**Task requirements**: When you reach the line with "genus: Synoicus" in the data below, begin printing lines exactly, and stop once the line with "common name: american marten" has been printed.

◇ ◇ ◇

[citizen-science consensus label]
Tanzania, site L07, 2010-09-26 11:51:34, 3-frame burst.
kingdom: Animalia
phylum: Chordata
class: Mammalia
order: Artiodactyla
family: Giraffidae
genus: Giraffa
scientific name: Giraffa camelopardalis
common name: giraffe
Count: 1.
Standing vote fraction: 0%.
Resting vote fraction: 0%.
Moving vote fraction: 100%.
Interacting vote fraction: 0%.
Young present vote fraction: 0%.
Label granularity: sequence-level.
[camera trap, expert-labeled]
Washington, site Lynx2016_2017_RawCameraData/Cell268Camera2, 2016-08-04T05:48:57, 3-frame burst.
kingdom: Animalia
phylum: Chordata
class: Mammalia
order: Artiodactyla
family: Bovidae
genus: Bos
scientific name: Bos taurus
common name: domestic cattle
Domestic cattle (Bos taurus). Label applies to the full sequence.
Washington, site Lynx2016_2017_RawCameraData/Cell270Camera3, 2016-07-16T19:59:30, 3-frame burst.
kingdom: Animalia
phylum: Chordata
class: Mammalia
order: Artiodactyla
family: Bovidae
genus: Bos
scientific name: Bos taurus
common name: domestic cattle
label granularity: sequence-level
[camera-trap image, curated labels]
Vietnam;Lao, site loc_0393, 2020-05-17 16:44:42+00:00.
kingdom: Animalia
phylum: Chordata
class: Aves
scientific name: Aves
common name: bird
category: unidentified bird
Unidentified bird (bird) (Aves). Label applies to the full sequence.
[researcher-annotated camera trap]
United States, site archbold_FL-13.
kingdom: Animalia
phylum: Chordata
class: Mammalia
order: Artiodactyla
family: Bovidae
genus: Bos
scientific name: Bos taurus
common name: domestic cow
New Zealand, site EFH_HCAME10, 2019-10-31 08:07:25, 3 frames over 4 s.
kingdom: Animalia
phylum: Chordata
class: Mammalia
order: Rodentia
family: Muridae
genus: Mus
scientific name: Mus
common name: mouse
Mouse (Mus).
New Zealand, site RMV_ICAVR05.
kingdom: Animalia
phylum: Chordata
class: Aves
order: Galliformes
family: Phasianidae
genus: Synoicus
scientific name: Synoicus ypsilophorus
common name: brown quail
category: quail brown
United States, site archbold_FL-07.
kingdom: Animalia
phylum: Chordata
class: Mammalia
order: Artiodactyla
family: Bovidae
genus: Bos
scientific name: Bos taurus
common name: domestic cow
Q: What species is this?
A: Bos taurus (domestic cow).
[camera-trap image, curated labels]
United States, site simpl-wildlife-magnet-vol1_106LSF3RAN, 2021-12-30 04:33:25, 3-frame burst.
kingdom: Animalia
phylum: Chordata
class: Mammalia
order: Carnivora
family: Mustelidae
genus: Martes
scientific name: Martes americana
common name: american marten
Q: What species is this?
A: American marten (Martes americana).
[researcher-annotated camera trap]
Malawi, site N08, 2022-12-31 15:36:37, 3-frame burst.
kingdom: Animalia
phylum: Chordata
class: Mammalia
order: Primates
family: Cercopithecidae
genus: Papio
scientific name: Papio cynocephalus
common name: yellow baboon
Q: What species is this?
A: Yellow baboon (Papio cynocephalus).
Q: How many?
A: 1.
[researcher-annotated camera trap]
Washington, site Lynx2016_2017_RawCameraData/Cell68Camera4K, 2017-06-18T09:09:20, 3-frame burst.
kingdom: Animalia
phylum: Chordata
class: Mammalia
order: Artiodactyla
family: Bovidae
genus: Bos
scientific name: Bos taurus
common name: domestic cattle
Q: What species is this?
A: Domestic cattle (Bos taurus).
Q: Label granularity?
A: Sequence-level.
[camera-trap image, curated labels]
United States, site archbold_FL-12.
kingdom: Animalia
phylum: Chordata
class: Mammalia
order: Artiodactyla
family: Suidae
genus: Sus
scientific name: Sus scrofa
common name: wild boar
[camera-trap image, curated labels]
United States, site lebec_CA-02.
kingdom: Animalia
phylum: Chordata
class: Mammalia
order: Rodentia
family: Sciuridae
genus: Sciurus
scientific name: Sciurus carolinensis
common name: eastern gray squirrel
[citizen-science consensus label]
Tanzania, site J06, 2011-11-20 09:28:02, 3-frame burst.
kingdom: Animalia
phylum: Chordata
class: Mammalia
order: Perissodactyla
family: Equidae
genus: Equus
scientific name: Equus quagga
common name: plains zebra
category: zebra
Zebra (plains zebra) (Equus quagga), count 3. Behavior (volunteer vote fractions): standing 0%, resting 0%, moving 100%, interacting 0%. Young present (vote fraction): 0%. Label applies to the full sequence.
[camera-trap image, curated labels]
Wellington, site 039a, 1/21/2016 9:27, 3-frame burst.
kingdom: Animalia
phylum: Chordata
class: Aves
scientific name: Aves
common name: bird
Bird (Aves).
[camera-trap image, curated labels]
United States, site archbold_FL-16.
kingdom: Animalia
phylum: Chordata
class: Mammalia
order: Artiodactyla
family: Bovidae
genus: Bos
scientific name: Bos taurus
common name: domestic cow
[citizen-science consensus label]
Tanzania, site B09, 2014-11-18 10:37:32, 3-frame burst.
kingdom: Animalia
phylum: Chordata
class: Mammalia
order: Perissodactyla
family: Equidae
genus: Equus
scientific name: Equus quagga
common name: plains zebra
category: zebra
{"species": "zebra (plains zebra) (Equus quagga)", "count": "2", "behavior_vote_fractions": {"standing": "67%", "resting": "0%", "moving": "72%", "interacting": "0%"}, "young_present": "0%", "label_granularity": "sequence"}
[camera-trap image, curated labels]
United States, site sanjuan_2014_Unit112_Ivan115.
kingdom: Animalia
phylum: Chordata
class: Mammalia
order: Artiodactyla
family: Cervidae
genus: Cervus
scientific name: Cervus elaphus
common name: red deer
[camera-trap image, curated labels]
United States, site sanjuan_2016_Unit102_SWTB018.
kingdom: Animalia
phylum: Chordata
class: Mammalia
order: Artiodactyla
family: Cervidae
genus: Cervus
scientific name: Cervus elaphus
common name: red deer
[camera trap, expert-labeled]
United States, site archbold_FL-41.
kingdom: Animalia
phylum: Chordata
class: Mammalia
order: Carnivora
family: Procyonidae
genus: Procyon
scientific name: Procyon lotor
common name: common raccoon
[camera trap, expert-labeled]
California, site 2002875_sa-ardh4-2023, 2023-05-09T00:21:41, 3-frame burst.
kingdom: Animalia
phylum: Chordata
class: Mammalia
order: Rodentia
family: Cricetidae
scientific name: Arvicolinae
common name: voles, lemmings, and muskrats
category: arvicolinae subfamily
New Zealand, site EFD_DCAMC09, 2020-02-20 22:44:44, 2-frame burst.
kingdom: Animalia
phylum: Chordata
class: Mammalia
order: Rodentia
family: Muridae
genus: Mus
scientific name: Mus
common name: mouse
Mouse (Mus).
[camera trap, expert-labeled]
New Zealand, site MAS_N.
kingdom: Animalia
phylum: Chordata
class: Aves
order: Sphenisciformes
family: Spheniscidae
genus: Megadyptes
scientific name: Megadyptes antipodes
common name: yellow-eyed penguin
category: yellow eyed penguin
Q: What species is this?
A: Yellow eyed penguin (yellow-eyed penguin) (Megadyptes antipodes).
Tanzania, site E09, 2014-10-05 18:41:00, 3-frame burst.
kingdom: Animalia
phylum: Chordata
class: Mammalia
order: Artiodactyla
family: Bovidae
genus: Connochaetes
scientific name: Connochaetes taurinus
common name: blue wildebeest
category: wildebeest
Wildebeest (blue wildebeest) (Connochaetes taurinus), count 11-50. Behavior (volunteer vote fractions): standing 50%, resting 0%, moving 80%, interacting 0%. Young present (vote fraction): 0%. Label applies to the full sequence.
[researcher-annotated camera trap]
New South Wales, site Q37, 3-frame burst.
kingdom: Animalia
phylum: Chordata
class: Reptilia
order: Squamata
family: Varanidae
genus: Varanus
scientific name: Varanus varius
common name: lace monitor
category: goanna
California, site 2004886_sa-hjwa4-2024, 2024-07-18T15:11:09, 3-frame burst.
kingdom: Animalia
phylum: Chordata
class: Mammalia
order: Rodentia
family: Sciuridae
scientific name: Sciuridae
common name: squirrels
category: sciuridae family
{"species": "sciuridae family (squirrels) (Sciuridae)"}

◇ ◇ ◇

**Exercise result**:
genus: Synoicus
scientific name: Synoicus ypsilophorus
common name: brown quail
category: quail brown
United States, site archbold_FL-07.
kingdom: Animalia
phylum: Chordata
class: Mammalia
order: Artiodactyla
family: Bovidae
genus: Bos
scientific name: Bos taurus
common name: domestic cow
Q: What species is this?
A: Bos taurus (domestic cow).
[camera-trap image, curated labels]
United States, site simpl-wildlife-magnet-vol1_106LSF3RAN, 2021-12-30 04:33:25, 3-frame burst.
kingdom: Animalia
phylum: Chordata
class: Mammalia
order: Carnivora
family: Mustelidae
genus: Martes
scientific name: Martes americana
common name: american marten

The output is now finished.